Unless there is something drastically wrong with this one, I think it is going into the permanent collection.  I have already been looking at prices for one of those wooden sheds for the back yard so I have more storage space.  Cleaned up the basement so I can make a winter workshop down there.


----------



## GTs58

Converting a nice tourist to a sport would be a losing situation if you ask me. Finding the correct parts will be hard and costly so I suggest leaving it and then look for yet another bike, in the Sport version. 1964 thru 67 was the Sprint era, my personal favorite.

Here's a 67 model and it looks like it's in nice condition, 75 bucks.    http://phoenix.craigslist.org/evl/bik/5740923299.html


----------



## Sigh1961

GTs58 said:


> Converting a nice tourist to a sport would be a losing situation if you ask me. Finding the correct parts will be hard and costly so I suggest leaving it and then look for yet another bike, in the Sport version. 1964 thru 67 was the Sprint era, my personal favorite.
> 
> Here's a 67 model and it looks like it's in nice condition, 75 bucks.    http://phoenix.craigslist.org/evl/bik/5740923299.html



Phoenix is a little out of my travel distance, but I get what you are saying.  I just got home with the bike, and it will stay in the tourist configuration.  The paint isn't as nice as I had hoped, but it was $50.  It will still clean up very nicely and be a great addition to my collection.  The right Varsity Sport will turn up, I am sure.


----------



## Sigh1961

Schwinn499 said:


> The force is strong with this one..



The Force is strong, but the knowledge is weak.  Thankfully, I have The Cabe Academy, where a new Jedi can learn from the many Masters and attain greater knowledge and learn to use the force to battle the evils of rust and neglect.  Thank you to all of you for sharing your wisdom and your love of these great old bikes.  Now I just need unlimited time and money........


----------



## Sigh1961

After picking up this bike, the rear fender is mashed up pretty bad.  I don't think I can pound that out, so I will be looking for a mid 60's rear fender if anyone on here has one lying around.  I read somewhere that there is someone on the Cabe that rolls out fenders?  Would I have to have it re-chromed if I had it rolled out? Probably less expensive to look for a pair on eBay.
========================================================================
TASKS TO CARRY OUT:
• a. In the forum thread, what price was paid for the bike?
• b. Rewrite the part of the forum thread that opens with the words "Phoenix is a" and closes with "up, I am sure.", swapping "paint" for "finish".
Answer using only the forum thread.

PROVIDED INFORMATION:
========================================================================
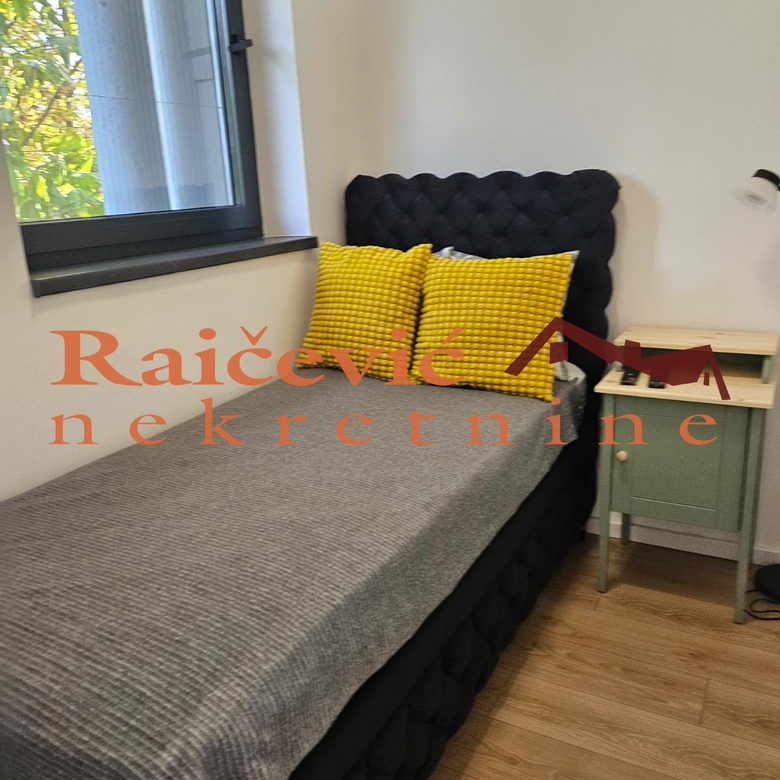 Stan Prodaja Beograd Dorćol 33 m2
========================================================================
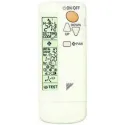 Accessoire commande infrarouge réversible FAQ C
========================================================================
PER-TASK ANSWERS:
• a. $50

• b.
Phoenix is a little out of my travel distance, but I get what you are saying.  I just got home with the bike, and it will stay in the tourist configuration.  The finish isn't as nice as I had hoped, but it was $50.  It will still clean up very nicely and be a great addition to my collection.  The right Varsity Sport will turn up, I am sure.